▶ **Короткое задание A**
В каких строках приведенного ниже списка встречается слово «nearer»? Найдите и выпишите все такие строки с учетом регистра.

▶ **Фрагмент для чтения**
------------

Послание попадает в руки Жуковского, вероятно, сразу после его приезда из Дерпта в декабре 1816 г. С Жуковским Пушкин не виделся с марта этого года; в декабре они оба проводят рождественские праздники в Петербурге и, без сомнения, встречаются; 24 декабря Жуковский впервые после перерыва ведет шестнадцатое заседание “Арзамаса”9. Следы именно этого собрания остались в интересующем нас послании Пушкина арзамасцам: Жуковский читал в нем “Овсяный кисель”, свой перевод из Гебеля — “очаровательный овсяный кисель, который члены единодушно провозгласили райским кремом”, как заявлял он в протоколе10.

Уже в январе 1817 г. в письме Д.В. Дашкову из Дерпта он упоминает Пушкина как естественного участника арзамасского альманаха “Аониды” — наряду с самим Дашковым, Вяземским, Батюшковым, Воейковым, Блудовым, Севериным, В.Л. Пушкиным и Н. Муравьевым. Заметим, что не все из перечисленных участников “Аонид” являются в это время в формальном смысле “арзамасцами”: так, принятие Муравьева произошло только 13 августа 1817 г.11 При всем том в начале 1817 г. Жуковский видит в Пушкине фактического члена общества, — и здесь нам важно учесть косвенные данные мемуаров Ф.Ф. Вигеля. Вигель начинает рассказ об “арзамасце” Пушкине с упоминания о выпускном лицейском акте. “На выпуск <...> молодого Пушкина смотрели члены Арзамаса как на счастливое для них происшествие, как на торжество. <...> Особенно же Жуковский, восприемник его в Арзамасе, казался счастлив, как будто бы сам Бог послал ему милое чадо. Чадо показалось мне довольно шаловливо и необузданно, и мне даже больно было смотреть, как старшие братья наперерыв баловали маленького брата. <...> Я не спросил тогда, за что его назвали Сверчком, теперь нахожу это весьма кстати: ибо в некотором отдалении от Петербурга, спрятанный в стенах Лицея, прекрасными стихами уже подавал он оттуда свой звонкий голос”12. Хронология здесь, вероятно, несколько смещена, но по контексту очевидно, что приобщение Пушкина к “Арзамасу” Вигель относит к первым же месяцам после выпуска из Лицея. Это как будто расходится с тем, что рассказывает со слов Блудова Бартенев.

Первый выпуск Лицея состоялся 9 июня. 11 июня Пушкин уезжает в Петербург. Здесь он проводит менее месяца: около 9 июля он отправляется в Михайловское. За это время было два арзамасских заседания: одно без определенной программы, где “все члены от Арфы / Вплоть до Светланы священным сумбуром друг друга душили”, — почему и самое собрание сочли как бы несостоявшимся, — и второе, у М.Ф. Орлова, где “читали законы, читали Вадима”. От обоих собраний остались краткие протоколы Жуковского в гекзаметрах. Подписи Пушкина под ними нет, нет и упоминаний о его приеме. Между тем в “Списке избранным арзамасцам”, приложенном к протоколу от 13 августа и перечисляющем формальных членов общества, принятых до этого времени, уже значится “Сверчок” — Пушкин, который, как сказано, с 9 июля находился в Михайловском 13.

------------

▶ **Предоставленный список**
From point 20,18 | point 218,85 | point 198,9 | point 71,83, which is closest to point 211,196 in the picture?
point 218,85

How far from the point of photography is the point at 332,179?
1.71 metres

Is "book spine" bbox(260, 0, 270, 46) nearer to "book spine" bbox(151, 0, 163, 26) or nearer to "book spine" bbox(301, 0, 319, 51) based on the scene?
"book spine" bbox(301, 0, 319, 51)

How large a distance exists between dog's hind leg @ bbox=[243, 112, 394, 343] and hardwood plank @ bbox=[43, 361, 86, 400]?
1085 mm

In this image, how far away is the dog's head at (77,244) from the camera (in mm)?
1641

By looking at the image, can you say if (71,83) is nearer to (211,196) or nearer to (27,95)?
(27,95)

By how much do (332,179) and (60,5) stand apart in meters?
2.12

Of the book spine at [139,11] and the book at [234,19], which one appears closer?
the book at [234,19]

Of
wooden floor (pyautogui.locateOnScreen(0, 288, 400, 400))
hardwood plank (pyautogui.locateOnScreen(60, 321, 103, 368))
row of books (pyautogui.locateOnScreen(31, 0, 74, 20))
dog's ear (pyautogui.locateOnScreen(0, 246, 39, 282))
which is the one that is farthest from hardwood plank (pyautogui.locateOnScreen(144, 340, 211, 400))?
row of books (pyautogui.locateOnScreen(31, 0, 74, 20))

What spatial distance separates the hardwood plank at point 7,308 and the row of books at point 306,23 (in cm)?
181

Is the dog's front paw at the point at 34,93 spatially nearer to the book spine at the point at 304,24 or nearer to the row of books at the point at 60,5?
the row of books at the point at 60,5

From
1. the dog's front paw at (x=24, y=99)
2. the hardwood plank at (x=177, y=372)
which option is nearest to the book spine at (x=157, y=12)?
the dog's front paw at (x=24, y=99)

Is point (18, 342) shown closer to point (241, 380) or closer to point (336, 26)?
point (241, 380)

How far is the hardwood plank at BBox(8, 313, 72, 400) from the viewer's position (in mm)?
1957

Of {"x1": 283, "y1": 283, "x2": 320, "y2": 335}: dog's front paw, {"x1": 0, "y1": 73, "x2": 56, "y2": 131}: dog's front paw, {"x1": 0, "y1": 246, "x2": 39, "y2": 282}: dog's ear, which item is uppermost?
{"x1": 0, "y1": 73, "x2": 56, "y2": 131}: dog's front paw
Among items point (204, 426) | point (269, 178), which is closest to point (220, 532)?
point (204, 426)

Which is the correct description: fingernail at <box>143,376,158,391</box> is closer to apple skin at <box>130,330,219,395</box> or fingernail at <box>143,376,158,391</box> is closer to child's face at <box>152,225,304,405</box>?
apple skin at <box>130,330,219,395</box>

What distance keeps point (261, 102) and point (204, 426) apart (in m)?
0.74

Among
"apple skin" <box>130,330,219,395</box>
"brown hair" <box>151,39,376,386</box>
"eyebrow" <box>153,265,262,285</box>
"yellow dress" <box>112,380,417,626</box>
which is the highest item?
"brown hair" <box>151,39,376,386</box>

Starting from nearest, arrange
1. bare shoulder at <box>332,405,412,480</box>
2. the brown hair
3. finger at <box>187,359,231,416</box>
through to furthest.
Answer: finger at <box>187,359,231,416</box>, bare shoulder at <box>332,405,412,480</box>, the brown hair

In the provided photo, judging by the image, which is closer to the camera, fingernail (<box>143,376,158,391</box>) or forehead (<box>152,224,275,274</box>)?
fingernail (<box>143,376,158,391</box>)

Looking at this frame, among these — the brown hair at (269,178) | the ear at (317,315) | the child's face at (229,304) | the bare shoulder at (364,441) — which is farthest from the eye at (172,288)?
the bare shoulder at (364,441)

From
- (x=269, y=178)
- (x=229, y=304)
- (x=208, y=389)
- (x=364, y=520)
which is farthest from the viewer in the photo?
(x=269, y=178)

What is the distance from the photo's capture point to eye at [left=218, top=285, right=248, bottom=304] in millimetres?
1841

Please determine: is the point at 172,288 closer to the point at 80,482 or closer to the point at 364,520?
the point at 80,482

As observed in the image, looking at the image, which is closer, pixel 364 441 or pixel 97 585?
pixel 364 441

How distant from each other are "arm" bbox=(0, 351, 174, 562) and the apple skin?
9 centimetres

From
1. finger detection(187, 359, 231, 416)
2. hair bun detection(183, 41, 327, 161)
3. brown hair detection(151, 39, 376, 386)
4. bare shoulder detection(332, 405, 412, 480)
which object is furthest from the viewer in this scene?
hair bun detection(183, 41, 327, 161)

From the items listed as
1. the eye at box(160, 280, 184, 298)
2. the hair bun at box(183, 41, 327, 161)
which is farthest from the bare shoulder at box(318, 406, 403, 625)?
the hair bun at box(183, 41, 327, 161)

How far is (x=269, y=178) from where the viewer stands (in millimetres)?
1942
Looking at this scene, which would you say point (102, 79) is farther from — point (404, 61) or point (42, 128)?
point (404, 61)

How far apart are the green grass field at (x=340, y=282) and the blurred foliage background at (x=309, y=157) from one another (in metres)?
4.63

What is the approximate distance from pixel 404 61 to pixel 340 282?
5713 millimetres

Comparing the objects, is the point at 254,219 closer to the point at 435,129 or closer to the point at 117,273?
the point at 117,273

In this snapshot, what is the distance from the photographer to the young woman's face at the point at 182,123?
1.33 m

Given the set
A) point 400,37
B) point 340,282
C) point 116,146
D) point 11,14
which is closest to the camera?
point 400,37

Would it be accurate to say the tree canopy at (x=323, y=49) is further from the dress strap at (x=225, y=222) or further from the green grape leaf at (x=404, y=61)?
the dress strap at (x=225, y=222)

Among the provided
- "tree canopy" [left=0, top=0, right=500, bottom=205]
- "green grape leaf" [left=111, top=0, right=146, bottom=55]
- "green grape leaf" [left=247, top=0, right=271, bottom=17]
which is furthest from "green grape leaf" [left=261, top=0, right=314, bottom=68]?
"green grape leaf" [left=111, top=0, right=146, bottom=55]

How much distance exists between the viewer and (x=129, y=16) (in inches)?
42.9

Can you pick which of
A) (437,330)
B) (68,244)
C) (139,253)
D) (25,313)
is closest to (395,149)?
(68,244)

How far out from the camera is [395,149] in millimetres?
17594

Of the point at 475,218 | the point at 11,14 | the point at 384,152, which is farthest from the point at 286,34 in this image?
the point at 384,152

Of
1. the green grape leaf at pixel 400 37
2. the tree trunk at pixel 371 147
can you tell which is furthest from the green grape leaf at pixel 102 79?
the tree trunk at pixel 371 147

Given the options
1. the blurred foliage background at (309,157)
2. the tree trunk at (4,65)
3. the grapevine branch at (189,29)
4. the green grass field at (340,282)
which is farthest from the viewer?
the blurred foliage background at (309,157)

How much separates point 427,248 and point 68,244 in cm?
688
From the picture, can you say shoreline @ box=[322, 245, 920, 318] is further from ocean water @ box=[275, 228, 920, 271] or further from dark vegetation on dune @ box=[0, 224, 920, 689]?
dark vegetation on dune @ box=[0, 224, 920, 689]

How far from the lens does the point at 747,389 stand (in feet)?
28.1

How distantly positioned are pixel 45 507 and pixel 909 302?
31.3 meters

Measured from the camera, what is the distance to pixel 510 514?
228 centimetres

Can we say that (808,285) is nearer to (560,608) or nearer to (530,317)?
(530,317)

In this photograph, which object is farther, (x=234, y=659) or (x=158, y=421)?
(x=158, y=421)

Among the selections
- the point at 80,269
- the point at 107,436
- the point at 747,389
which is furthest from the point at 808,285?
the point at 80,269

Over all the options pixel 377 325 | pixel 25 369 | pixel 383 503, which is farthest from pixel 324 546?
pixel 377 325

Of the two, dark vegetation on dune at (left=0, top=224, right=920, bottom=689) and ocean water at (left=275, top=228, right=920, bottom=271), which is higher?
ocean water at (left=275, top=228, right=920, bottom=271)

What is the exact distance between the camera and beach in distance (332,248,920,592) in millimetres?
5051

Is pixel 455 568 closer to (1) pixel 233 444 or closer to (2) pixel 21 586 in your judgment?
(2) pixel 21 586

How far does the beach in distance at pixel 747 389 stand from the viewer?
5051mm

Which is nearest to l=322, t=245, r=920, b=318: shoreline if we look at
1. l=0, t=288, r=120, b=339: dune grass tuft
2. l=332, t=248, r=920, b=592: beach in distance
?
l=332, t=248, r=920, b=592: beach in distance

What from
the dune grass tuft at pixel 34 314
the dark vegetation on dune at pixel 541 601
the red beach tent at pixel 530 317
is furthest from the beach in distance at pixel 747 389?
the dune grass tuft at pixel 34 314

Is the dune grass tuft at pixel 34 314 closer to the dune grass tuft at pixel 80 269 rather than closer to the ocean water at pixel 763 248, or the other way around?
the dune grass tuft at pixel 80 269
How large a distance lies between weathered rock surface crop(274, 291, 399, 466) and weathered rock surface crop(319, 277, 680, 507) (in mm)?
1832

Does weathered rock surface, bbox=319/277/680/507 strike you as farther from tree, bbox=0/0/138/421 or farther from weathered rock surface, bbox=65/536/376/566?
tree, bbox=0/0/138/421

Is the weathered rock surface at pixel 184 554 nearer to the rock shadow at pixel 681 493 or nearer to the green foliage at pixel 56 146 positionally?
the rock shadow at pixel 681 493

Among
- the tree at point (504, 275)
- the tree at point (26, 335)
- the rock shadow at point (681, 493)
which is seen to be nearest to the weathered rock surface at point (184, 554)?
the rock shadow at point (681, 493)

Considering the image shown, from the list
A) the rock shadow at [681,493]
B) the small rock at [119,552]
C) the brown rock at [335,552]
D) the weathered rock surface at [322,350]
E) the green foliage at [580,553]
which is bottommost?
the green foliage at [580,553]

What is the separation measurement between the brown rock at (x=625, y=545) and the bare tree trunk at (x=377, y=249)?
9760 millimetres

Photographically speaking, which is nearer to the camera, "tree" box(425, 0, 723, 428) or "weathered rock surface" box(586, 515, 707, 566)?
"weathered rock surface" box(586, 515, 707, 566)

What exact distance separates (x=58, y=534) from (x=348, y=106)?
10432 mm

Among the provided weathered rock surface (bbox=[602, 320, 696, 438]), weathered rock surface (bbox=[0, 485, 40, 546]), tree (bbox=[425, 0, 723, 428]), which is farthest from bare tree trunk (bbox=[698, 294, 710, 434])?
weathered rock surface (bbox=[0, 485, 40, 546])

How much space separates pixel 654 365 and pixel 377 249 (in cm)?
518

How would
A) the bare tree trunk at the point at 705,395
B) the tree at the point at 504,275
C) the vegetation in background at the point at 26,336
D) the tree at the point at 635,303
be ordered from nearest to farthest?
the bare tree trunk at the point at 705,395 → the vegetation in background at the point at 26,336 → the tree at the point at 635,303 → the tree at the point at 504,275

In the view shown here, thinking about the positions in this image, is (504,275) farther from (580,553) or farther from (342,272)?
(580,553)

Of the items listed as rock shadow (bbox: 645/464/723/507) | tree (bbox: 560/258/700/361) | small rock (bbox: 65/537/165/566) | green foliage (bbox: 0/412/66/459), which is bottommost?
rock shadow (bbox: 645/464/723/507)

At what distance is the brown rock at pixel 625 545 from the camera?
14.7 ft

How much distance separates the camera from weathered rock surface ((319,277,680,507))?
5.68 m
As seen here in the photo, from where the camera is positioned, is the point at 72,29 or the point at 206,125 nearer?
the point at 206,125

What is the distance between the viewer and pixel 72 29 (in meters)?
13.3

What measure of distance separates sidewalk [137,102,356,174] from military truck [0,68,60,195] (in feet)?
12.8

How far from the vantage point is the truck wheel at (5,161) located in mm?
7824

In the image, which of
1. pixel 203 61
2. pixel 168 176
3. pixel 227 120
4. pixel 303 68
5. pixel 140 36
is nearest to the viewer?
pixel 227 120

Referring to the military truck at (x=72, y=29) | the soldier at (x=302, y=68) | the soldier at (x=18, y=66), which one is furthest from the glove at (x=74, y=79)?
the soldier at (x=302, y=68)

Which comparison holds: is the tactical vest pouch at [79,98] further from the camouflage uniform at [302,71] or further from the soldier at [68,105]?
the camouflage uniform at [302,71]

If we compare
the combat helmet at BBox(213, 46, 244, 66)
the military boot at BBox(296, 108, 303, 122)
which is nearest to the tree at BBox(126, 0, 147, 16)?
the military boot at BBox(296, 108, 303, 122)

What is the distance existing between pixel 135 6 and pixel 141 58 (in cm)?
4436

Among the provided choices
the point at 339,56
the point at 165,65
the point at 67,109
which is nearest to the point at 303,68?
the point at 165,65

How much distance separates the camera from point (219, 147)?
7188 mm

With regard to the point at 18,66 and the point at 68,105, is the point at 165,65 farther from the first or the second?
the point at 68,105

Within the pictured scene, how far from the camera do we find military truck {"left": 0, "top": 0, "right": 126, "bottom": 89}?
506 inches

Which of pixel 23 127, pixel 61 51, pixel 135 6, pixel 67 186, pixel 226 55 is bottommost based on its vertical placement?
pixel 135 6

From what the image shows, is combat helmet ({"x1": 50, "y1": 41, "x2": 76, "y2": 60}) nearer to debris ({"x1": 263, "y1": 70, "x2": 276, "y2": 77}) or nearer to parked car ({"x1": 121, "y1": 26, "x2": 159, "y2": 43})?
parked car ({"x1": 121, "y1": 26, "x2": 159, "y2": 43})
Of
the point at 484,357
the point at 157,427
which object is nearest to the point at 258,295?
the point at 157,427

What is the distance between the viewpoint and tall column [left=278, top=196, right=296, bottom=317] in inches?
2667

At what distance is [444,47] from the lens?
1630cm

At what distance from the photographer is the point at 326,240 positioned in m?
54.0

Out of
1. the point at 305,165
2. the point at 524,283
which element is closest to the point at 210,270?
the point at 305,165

------------

▶ **Короткое задание B**
Повторите дословно часть фрагмента о Пушкине и «Арзамасе», начиная со слов «Послание попадает в» и заканчивая словами «он в протоколе10.».

▶ **Решение задания A**
Is "book spine" bbox(260, 0, 270, 46) nearer to "book spine" bbox(151, 0, 163, 26) or nearer to "book spine" bbox(301, 0, 319, 51) based on the scene?
By looking at the image, can you say if (71,83) is nearer to (211,196) or nearer to (27,95)?
Is the dog's front paw at the point at 34,93 spatially nearer to the book spine at the point at 304,24 or nearer to the row of books at the point at 60,5?
Can we say that (808,285) is nearer to (560,608) or nearer to (530,317)?
Is the weathered rock surface at pixel 184 554 nearer to the rock shadow at pixel 681 493 or nearer to the green foliage at pixel 56 146 positionally?
Photographically speaking, which is nearer to the camera, "tree" box(425, 0, 723, 428) or "weathered rock surface" box(586, 515, 707, 566)?
As seen here in the photo, from where the camera is positioned, is the point at 72,29 or the point at 206,125 nearer?
From what the image shows, is combat helmet ({"x1": 50, "y1": 41, "x2": 76, "y2": 60}) nearer to debris ({"x1": 263, "y1": 70, "x2": 276, "y2": 77}) or nearer to parked car ({"x1": 121, "y1": 26, "x2": 159, "y2": 43})?

▶ **Решение задания B**
Послание попадает в руки Жуковского, вероятно, сразу после его приезда из Дерпта в декабре 1816 г. С Жуковским Пушкин не виделся с марта этого года; в декабре они оба проводят рождественские праздники в Петербурге и, без сомнения, встречаются; 24 декабря Жуковский впервые после перерыва ведет шестнадцатое заседание “Арзамаса”9. Следы именно этого собрания остались в интересующем нас послании Пушкина арзамасцам: Жуковский читал в нем “Овсяный кисель”, свой перевод из Гебеля — “очаровательный овсяный кисель, который члены единодушно провозгласили райским кремом”, как заявлял он в протоколе10.